═════ Фрагмент для разбора

49
[…] Своеобразие Джойса выражается в том, что он своим особым «двупланным» приемом письма все время пытается разрешить именно эту задачу: он разворачивает показ события одновременно с тем, как оно проходит через сознание и чувства, ассоциации и эмоции главного героя.
Здесь же, как нигде, литература достигает почти физиологической осязаемости всего того, о чем она пишет. Ко всему арсеналу приемов литературного воздействия здесь присоединяется еще композиционный строй, который я бы назвал «сверхлирическим». Ибо если лирика воссоздает наравне с образами и самый интимный ход внутренней логики чувств, то Джойс уже дает сколок с самой физиологии образования эмоций, сколок с эмбриологии формирования мыслей.

══════════
═════ Исходные данные

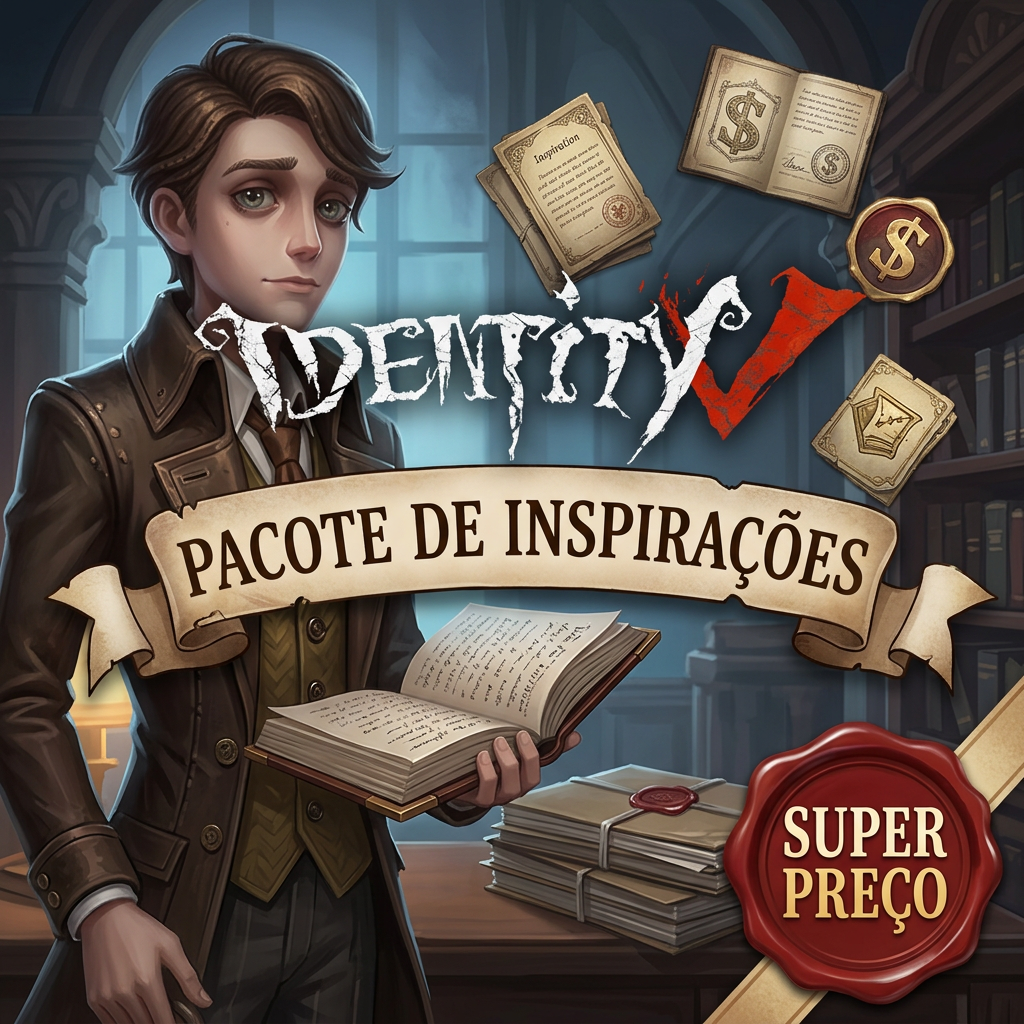 ⚡ Inspirations Package · Identity V · Ativação por ID + Servidor · Envio manual Assinatura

══════════

## Задание 1
Каким словом во фрагменте о Джойсе назван композиционный строй, который присоединяется к арсеналу приемов литературного воздействия?
## Задание 2
Выпишите из фрагмента о Джойсе без изменений отрывок от слов «Здесь же, как» до слов «эмбриологии формирования мыслей.» включительно.
Данные не относятся к фрагменту и представляют собой отдельный материал.

## Ответ 1
Композиционный строй назван «сверхлирическим».

## Ответ 2
Здесь же, как нигде, литература достигает почти физиологической осязаемости всего того, о чем она пишет. Ко всему арсеналу приемов литературного воздействия здесь присоединяется еще композиционный строй, который я бы назвал «сверхлирическим». Ибо если лирика воссоздает наравне с образами и самый интимный ход внутренней логики чувств, то Джойс уже дает сколок с самой физиологии образования эмоций, сколок с эмбриологии формирования мыслей.